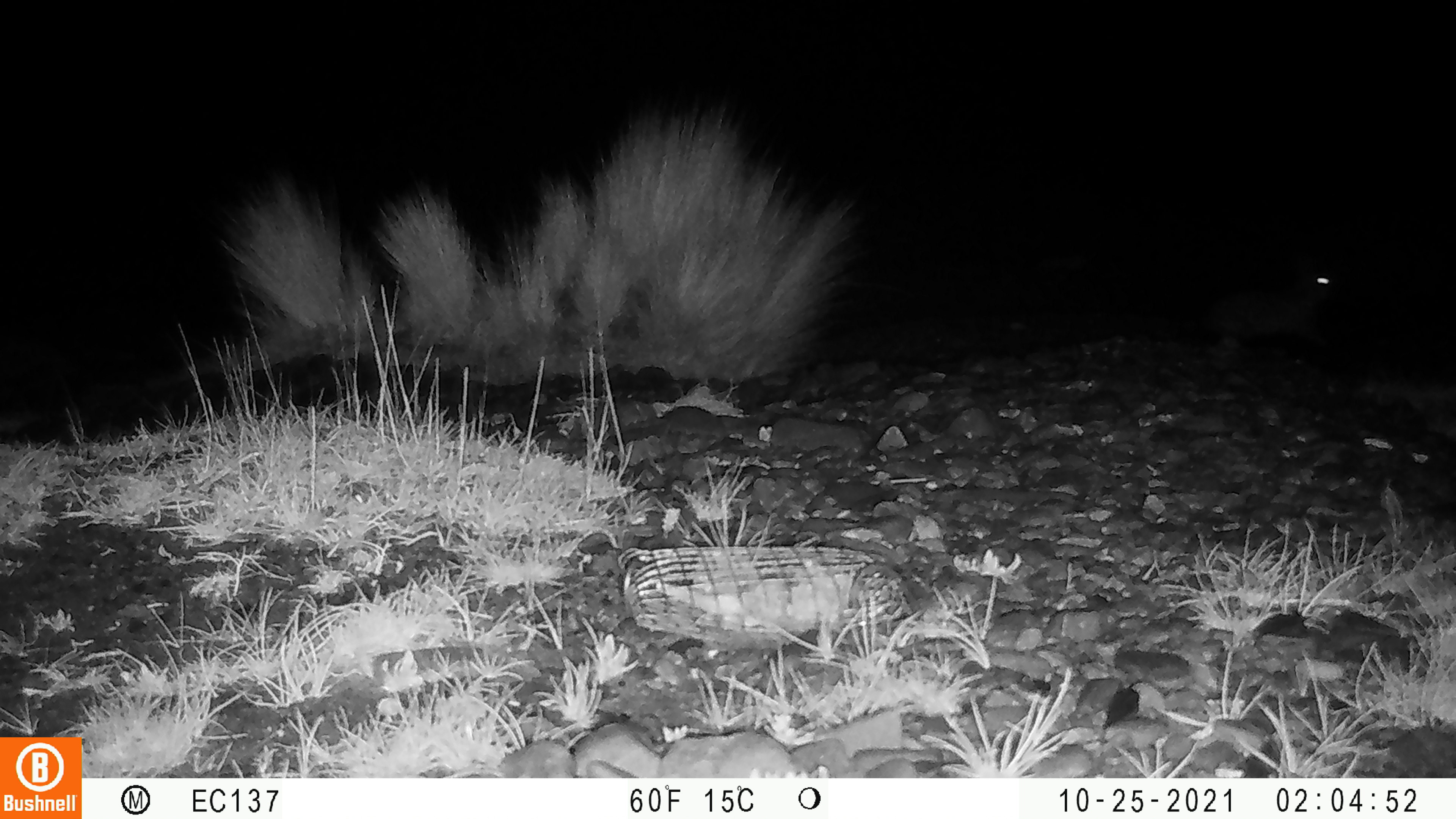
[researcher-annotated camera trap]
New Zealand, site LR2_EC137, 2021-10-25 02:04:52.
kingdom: Animalia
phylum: Chordata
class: Mammalia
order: Lagomorpha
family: Leporidae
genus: Oryctolagus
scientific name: Oryctolagus cuniculus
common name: european rabbit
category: rabbit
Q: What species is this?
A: Rabbit (european rabbit) (Oryctolagus cuniculus).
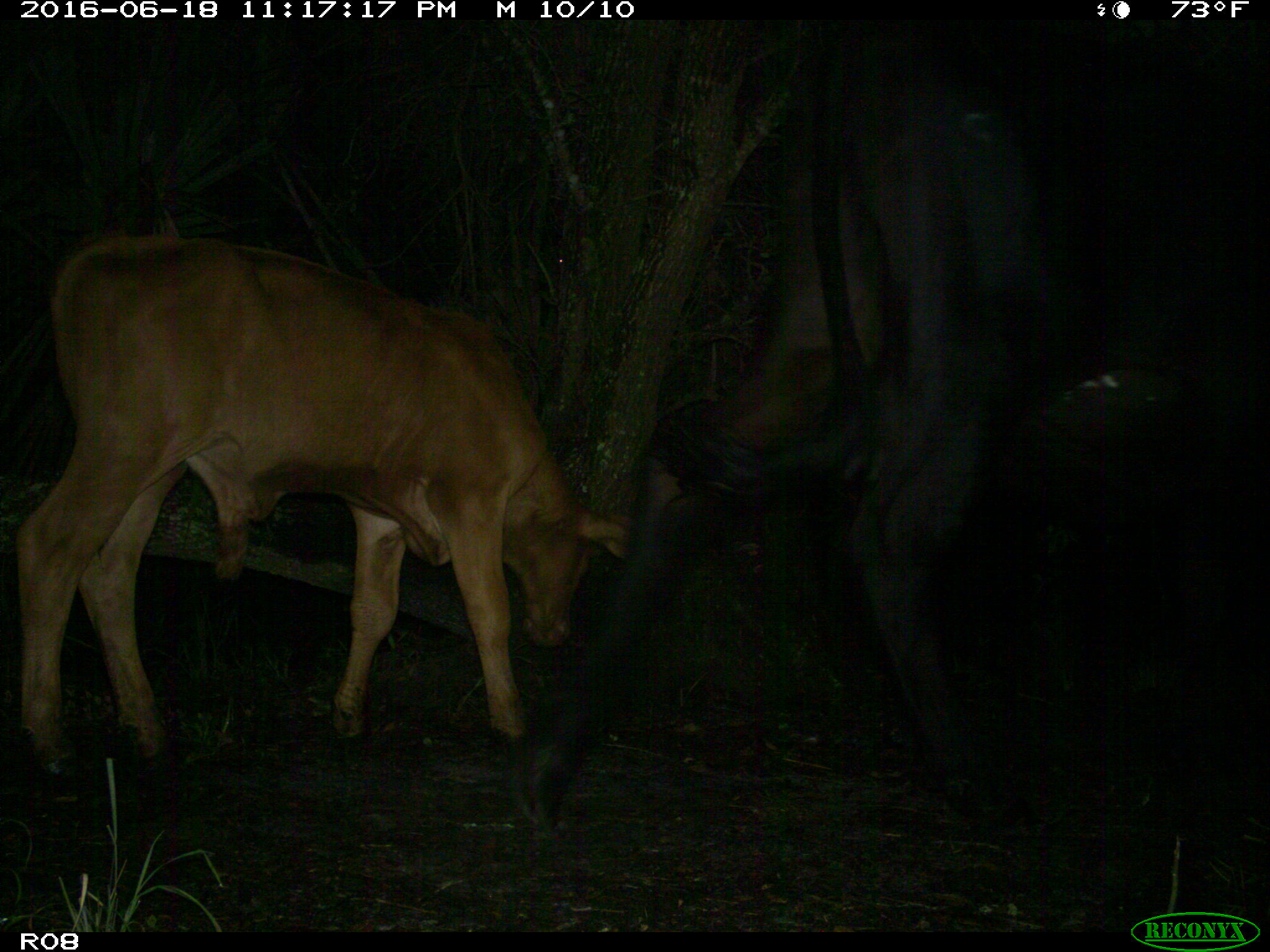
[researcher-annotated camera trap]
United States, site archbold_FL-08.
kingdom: Animalia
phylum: Chordata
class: Mammalia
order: Artiodactyla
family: Bovidae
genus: Bos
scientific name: Bos taurus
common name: domestic cow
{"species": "Bos taurus (domestic cow)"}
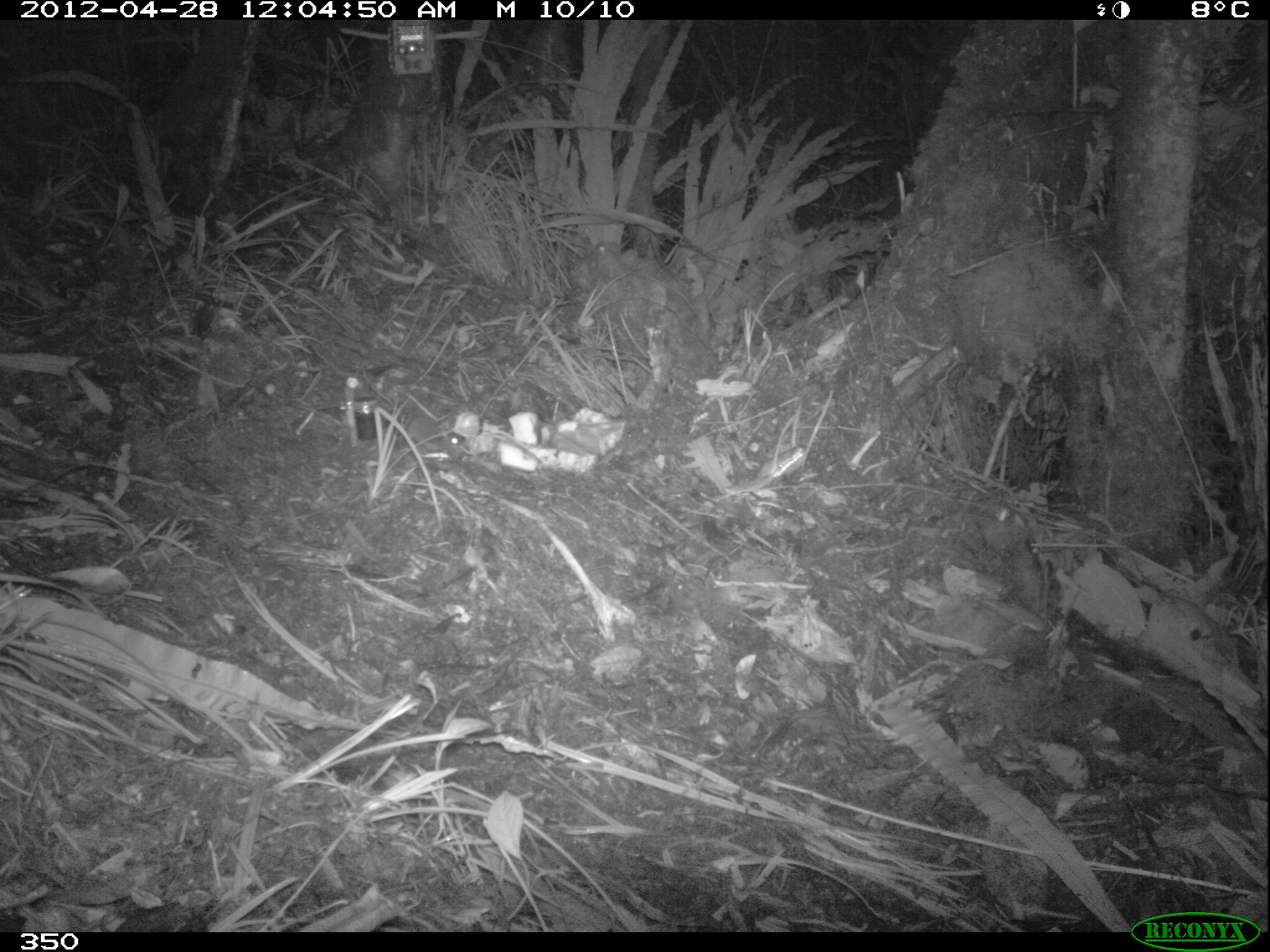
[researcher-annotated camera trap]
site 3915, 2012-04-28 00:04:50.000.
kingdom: Animalia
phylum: Chordata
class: Mammalia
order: Rodentia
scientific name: Rodentia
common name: rodents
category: unknown rodent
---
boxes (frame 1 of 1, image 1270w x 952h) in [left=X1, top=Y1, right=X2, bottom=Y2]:
unknown rodent: [left=366, top=402, right=461, bottom=451]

● **What to produce**: Print the lines from the one holding "A: Rabbit (european" through the last line of the records, word for word, and omit the pictures.

● **Your response**:
A: Rabbit (european rabbit) (Oryctolagus cuniculus).
[researcher-annotated camera trap]
United States, site archbold_FL-08.
kingdom: Animalia
phylum: Chordata
class: Mammalia
order: Artiodactyla
family: Bovidae
genus: Bos
scientific name: Bos taurus
common name: domestic cow
{"species": "Bos taurus (domestic cow)"}
[researcher-annotated camera trap]
site 3915, 2012-04-28 00:04:50.000.
kingdom: Animalia
phylum: Chordata
class: Mammalia
order: Rodentia
scientific name: Rodentia
common name: rodents
category: unknown rodent
---
boxes (frame 1 of 1, image 1270w x 952h) in [left=X1, top=Y1, right=X2, bottom=Y2]:
unknown rodent: [left=366, top=402, right=461, bottom=451]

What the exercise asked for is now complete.